"Rumba was a spontaneous activity; it was the newspaper of the times, a way for the slaves to communicate in spite of their oppression," Torres explains. "When black people performed it, it was put down. Then it became commercial, and it got to a point where it became a white thing. Something suffered to accommodate a Western perspective. As long as people think that Cuban culture is white, it's going to be the same story. It's all about control. Black people never have a sense of being in control; their culture is always taken away," she continues. "We do an art that's authentic and somebody comes and takes it away. We're trying to escape that monster. It's hard for us anywhere we go."
In an effort to even the score and raise consciousness in Miami, Torres, director of the Ifé-Ilé dance school and cultural center on SW Seventh Street, has organized the Ifé-Ilé Afro-Cuban Festival. Presented in conjunction with Miami-Dade Community College's Wolfson Campus and Artemis Performance Network, the eight-day event features dance performances and workshops, movie screenings, and panel discussions. Films including Tropicola, director Steve Fagin's look at contemporary Cuba, and Gloria Rolando's tribute to the Afro-Cuban deity, Oggún, will screen nightly at MDCC's Wolfson Campus. Conferences on "Yoruba as a Way of Life" and "Oracle and Divination" will take a serious look at precepts and practices of the syncretic Cuban Yoruba religion -- Santería -- often disdained or mocked by nonbelievers. As part of a workshop about Yoruba cuisine, traditional African foods found on many local Cubans' dinner tables, as well as provisions prepared as offerings to the Afro-Cuban deities of the Yoruba and Congo religions will be presented.
Miami Afro-Cuban poet laureate Adrian Castro, bolero singer Lourdes Simon, eclectic pop band the Baboons, and Torres's Ifé-Ilé Cuban Dance and Music Ensemble perform next Friday, October 1, at Ponce de Leon Circle Park during a special Words and Music evening, which will also include an exhibition of works by Cuban-born artists. The next day the festival culminates with a street fair at the Wolfson Campus. But the main event is the premiere of Torres's own Guaguanco Oyelo Bien, a dance and music revue presented at the Colony Theater this Saturday and Sunday. The show, a sort of Afro-Cuban version of Bring in 'Da Noise, Bring in 'Da Funk, boasts a cast of 25 local dancers and musicians. It traverses the history of Afro-Cuban dance, illustrating seventeenth-century slave dances, a marketplace scene, a Sunday-afternoon rumba gathering on a Havana patio, and a commercial rumba performed by a white dancer, and ends with a celebratory jam.

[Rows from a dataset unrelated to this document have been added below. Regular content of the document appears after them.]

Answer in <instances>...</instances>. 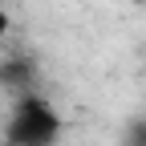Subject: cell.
Masks as SVG:
<instances>
[{"mask_svg": "<svg viewBox=\"0 0 146 146\" xmlns=\"http://www.w3.org/2000/svg\"><path fill=\"white\" fill-rule=\"evenodd\" d=\"M65 122L45 94L16 98L4 122V146H57Z\"/></svg>", "mask_w": 146, "mask_h": 146, "instance_id": "cell-1", "label": "cell"}, {"mask_svg": "<svg viewBox=\"0 0 146 146\" xmlns=\"http://www.w3.org/2000/svg\"><path fill=\"white\" fill-rule=\"evenodd\" d=\"M36 61L29 57V53H8L4 61H0V85L12 94V102L16 98H25V94H41L36 89Z\"/></svg>", "mask_w": 146, "mask_h": 146, "instance_id": "cell-2", "label": "cell"}, {"mask_svg": "<svg viewBox=\"0 0 146 146\" xmlns=\"http://www.w3.org/2000/svg\"><path fill=\"white\" fill-rule=\"evenodd\" d=\"M118 146H146V118H130L126 122V130H122V142Z\"/></svg>", "mask_w": 146, "mask_h": 146, "instance_id": "cell-3", "label": "cell"}, {"mask_svg": "<svg viewBox=\"0 0 146 146\" xmlns=\"http://www.w3.org/2000/svg\"><path fill=\"white\" fill-rule=\"evenodd\" d=\"M8 33H12V21H8V12H4V8H0V41H4V36H8Z\"/></svg>", "mask_w": 146, "mask_h": 146, "instance_id": "cell-4", "label": "cell"}]
</instances>
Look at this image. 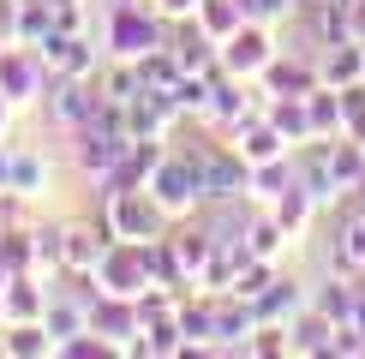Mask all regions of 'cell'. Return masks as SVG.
Returning a JSON list of instances; mask_svg holds the SVG:
<instances>
[{
    "mask_svg": "<svg viewBox=\"0 0 365 359\" xmlns=\"http://www.w3.org/2000/svg\"><path fill=\"white\" fill-rule=\"evenodd\" d=\"M6 186L24 192L30 204H42V198H48V186H54V162L42 156V150H30V144H12V174H6Z\"/></svg>",
    "mask_w": 365,
    "mask_h": 359,
    "instance_id": "cell-17",
    "label": "cell"
},
{
    "mask_svg": "<svg viewBox=\"0 0 365 359\" xmlns=\"http://www.w3.org/2000/svg\"><path fill=\"white\" fill-rule=\"evenodd\" d=\"M329 162H336V186L354 198V192L365 186V138H329Z\"/></svg>",
    "mask_w": 365,
    "mask_h": 359,
    "instance_id": "cell-24",
    "label": "cell"
},
{
    "mask_svg": "<svg viewBox=\"0 0 365 359\" xmlns=\"http://www.w3.org/2000/svg\"><path fill=\"white\" fill-rule=\"evenodd\" d=\"M246 246H252V258H269V264H282V251L294 246V234L282 228L276 216H269L264 204H252V222H246Z\"/></svg>",
    "mask_w": 365,
    "mask_h": 359,
    "instance_id": "cell-21",
    "label": "cell"
},
{
    "mask_svg": "<svg viewBox=\"0 0 365 359\" xmlns=\"http://www.w3.org/2000/svg\"><path fill=\"white\" fill-rule=\"evenodd\" d=\"M359 198H365V186H359Z\"/></svg>",
    "mask_w": 365,
    "mask_h": 359,
    "instance_id": "cell-39",
    "label": "cell"
},
{
    "mask_svg": "<svg viewBox=\"0 0 365 359\" xmlns=\"http://www.w3.org/2000/svg\"><path fill=\"white\" fill-rule=\"evenodd\" d=\"M42 66H48V78H96L102 60H108V48H102V36H90L84 30H54L48 42H36Z\"/></svg>",
    "mask_w": 365,
    "mask_h": 359,
    "instance_id": "cell-6",
    "label": "cell"
},
{
    "mask_svg": "<svg viewBox=\"0 0 365 359\" xmlns=\"http://www.w3.org/2000/svg\"><path fill=\"white\" fill-rule=\"evenodd\" d=\"M294 180H299V174H294V150L276 156V162H257V168H252V186H246V204H276Z\"/></svg>",
    "mask_w": 365,
    "mask_h": 359,
    "instance_id": "cell-22",
    "label": "cell"
},
{
    "mask_svg": "<svg viewBox=\"0 0 365 359\" xmlns=\"http://www.w3.org/2000/svg\"><path fill=\"white\" fill-rule=\"evenodd\" d=\"M197 24H204L216 42H227L240 24H246V6H240V0H197Z\"/></svg>",
    "mask_w": 365,
    "mask_h": 359,
    "instance_id": "cell-26",
    "label": "cell"
},
{
    "mask_svg": "<svg viewBox=\"0 0 365 359\" xmlns=\"http://www.w3.org/2000/svg\"><path fill=\"white\" fill-rule=\"evenodd\" d=\"M102 84L96 78H54L48 84V96H42V114H48V126L60 132H78L84 120H96L102 114Z\"/></svg>",
    "mask_w": 365,
    "mask_h": 359,
    "instance_id": "cell-8",
    "label": "cell"
},
{
    "mask_svg": "<svg viewBox=\"0 0 365 359\" xmlns=\"http://www.w3.org/2000/svg\"><path fill=\"white\" fill-rule=\"evenodd\" d=\"M306 306H312V288H306L299 276H282V269H276V281H269V288L252 299L257 323H294Z\"/></svg>",
    "mask_w": 365,
    "mask_h": 359,
    "instance_id": "cell-15",
    "label": "cell"
},
{
    "mask_svg": "<svg viewBox=\"0 0 365 359\" xmlns=\"http://www.w3.org/2000/svg\"><path fill=\"white\" fill-rule=\"evenodd\" d=\"M227 144L240 150V162H246V168H257V162H276V156H287V150H294V144L276 132V120H269V114L240 120V126L227 132Z\"/></svg>",
    "mask_w": 365,
    "mask_h": 359,
    "instance_id": "cell-14",
    "label": "cell"
},
{
    "mask_svg": "<svg viewBox=\"0 0 365 359\" xmlns=\"http://www.w3.org/2000/svg\"><path fill=\"white\" fill-rule=\"evenodd\" d=\"M6 174H12V144L0 138V186H6Z\"/></svg>",
    "mask_w": 365,
    "mask_h": 359,
    "instance_id": "cell-36",
    "label": "cell"
},
{
    "mask_svg": "<svg viewBox=\"0 0 365 359\" xmlns=\"http://www.w3.org/2000/svg\"><path fill=\"white\" fill-rule=\"evenodd\" d=\"M19 19H24V0H0V42H19Z\"/></svg>",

"It's definitely not totally traditional, but I'm trying to tell a story the way my grandmother told it," says Torres. "The Afro-Cuban community is a minority. People are getting to know the culture but they still don't know much about it. The contribution of this culture is so big throughout the world, and people don't know where it comes from. They don't know the history behind the music and the art that it engenders, and how so many people contributed to it through their suffering.
"Usually people put down these art forms because they belong to black people," Torres contends. "We were brought to the Americas as slaves and we were thought not to be human beings. And that prejudice has lingered. People have been blind to the African contribution to modern culture. I think it's time to celebrate it."